At IRC, we’re doubling down. We’ve committed to increase our cost-efficiency by $225 million over the next four years, and we are focusing analysis where it can have the most impact—by making calculated bets on where additional evidence will allow us to make the biggest gains on the biggest buckets of resources. We’re currently assessing our anticipatory action climate work—cash transfers sent to affected communities in advance of predictable climate hazards—as one example where we believe more analysis will unlock more savings.

To date, our 400 cost analyses have allowed us to build a transparent evidence base. Any nonprofit can do this by generating and sharing its own evidence, as well as incorporating thoughtful use of existing evidence into its own processes and culture. Get started here.

We’re building a movement for cost-effectiveness. We believe we can unlock billions of dollars in efficiencies if there is collective action. Our Dioptra partners
are working hard to drive this work within their organizations, but we cannot do it alone. We want to work with policymakers to incorporate cost evidence into global policies, such as simplified approaches to treat malnutrition. We also want to support local governments to make globally informed, locally grounded
decisions. This is the reason we’ve developed a tool for ministries of health to plug in their own malnutrition treatment costs and parameters.
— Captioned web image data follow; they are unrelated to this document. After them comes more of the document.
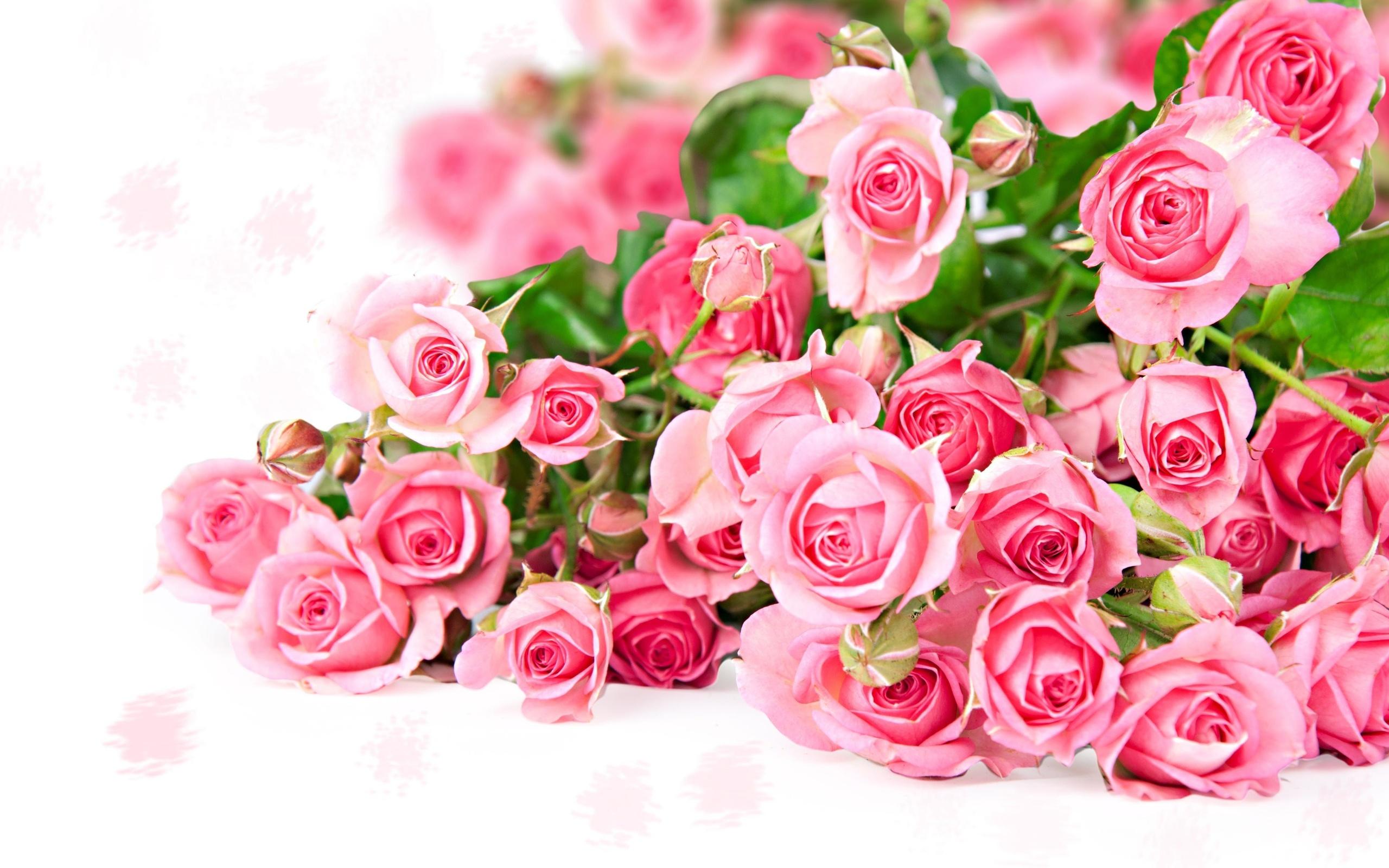 Розовые розы картинка с днем рождения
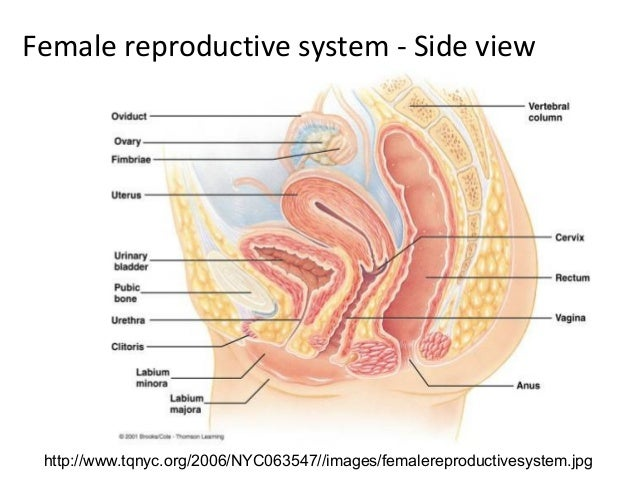 Human sexual reproductive organs
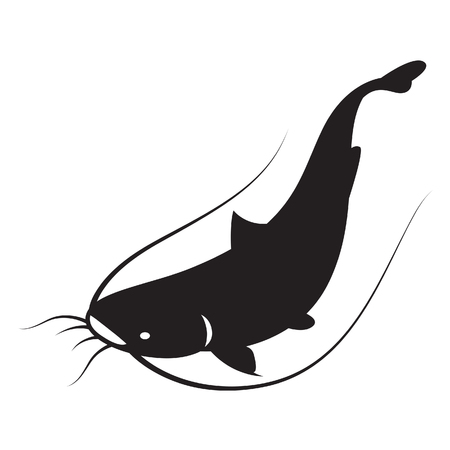 catfish: graphic catfish, vector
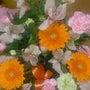 お花をいただきました…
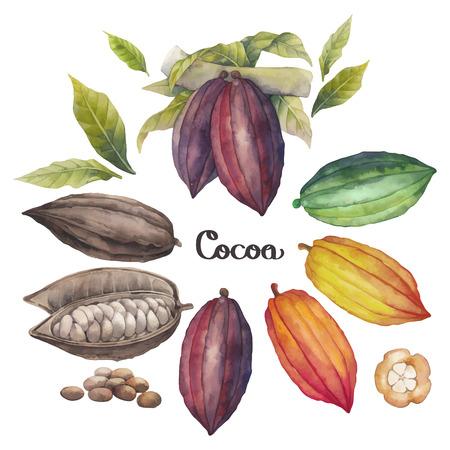 cacao: Acuarela de cacao frutas colección aisladas sobre fondo blanco. dibujados a mano las plantas exóticas de cacao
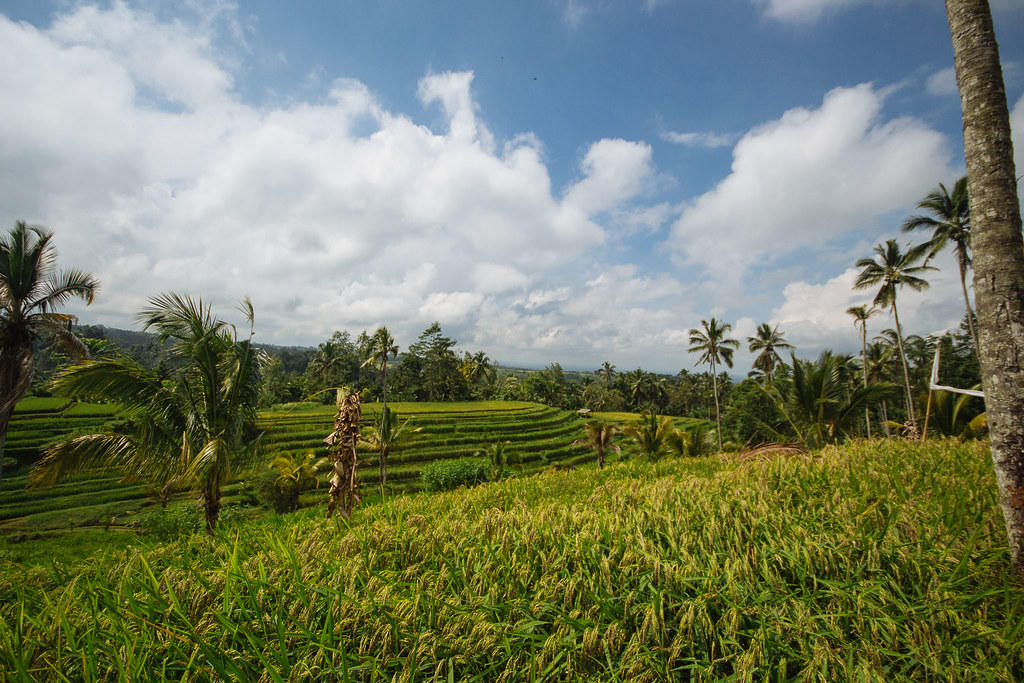Terraced Rice Paddies, Bali - South East Asia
Critically, we want to align incentives at the source of the funding stream by supporting donors to embed cost evidence in their decision-making.

Ultimately, though, we need a new compact with donors.
Today, we find ourselves at the same inflection point with cost-effectiveness that impact evaluations faced 10 years ago—everyone wants one, even if they’re not sure what they’ll do with it. Some of the most well-intentioned offenders are donors: many organizations generate piecemeal evidence for the sole purpose of donor compliance, rather than any learning objective. For the humanitarian sector to truly embed cost evidence into its decision making, funders need to step up. This means:

  • Financial and political backing to generate and share comparable cost evidence, such as support to scale Dioptra. Funders can help foster a culture of collaboration and learning, not competition.
  •  Incorporating cost evidence into the Requests for Proposals they design, as well as the funding decisions they make.
  • Flexible long-term project funding. No matter how big the evidence base, neither donors nor implementers will ever design a perfect program on paper: we need time and leeway to learn, refine, and scale our work. Multi-year funding is better for people and better value for donors.

Shifting donor relationships may seem quixotic, but we’ve already seen this in action: with support from private donor Open Philanthropy, USAID partnered with us to embed an IRC cost advisor into its office, as well as for Dioptra members to conduct 100 cost analyses on program areas where USAID believes it is leaving cost gains on the table. We believe this is strong precedent for a sector-wide shift.

A Moral Imperative

At the start of our work on cost evidence, the arguments against us were value-based, and about a “race to the bottom” to defund “expensive” programs and organizations. But our colleagues in Chad showed the opposite. Smarter spending is a race to reach the most people with the most impact. It is a moral imperative.

In “The Moral Case for Evidence in Policymaking,” former Hewlett Foundation development economist Ruth Levine (now at the Packard Foundation) writes:

“Values alone are not enough to achieve distributive justice—and that’s where the evidence comes in… Fairness can be achieved only if full and unbiased information is available about current conditions, and about the costs and benefits of one way of acting—one policy option—versus another.”

We agree. Embracing evidence is a choice to keep impact and people at the center of our work. The humanitarian sector needs more funding to meet devastating needs. But it could reach millions more people—with the resources currently available—if we focused on more cost-effective interventions and more cost-efficient delivery. We have proven it is possible, we know what we need, and we have a moral imperative to act.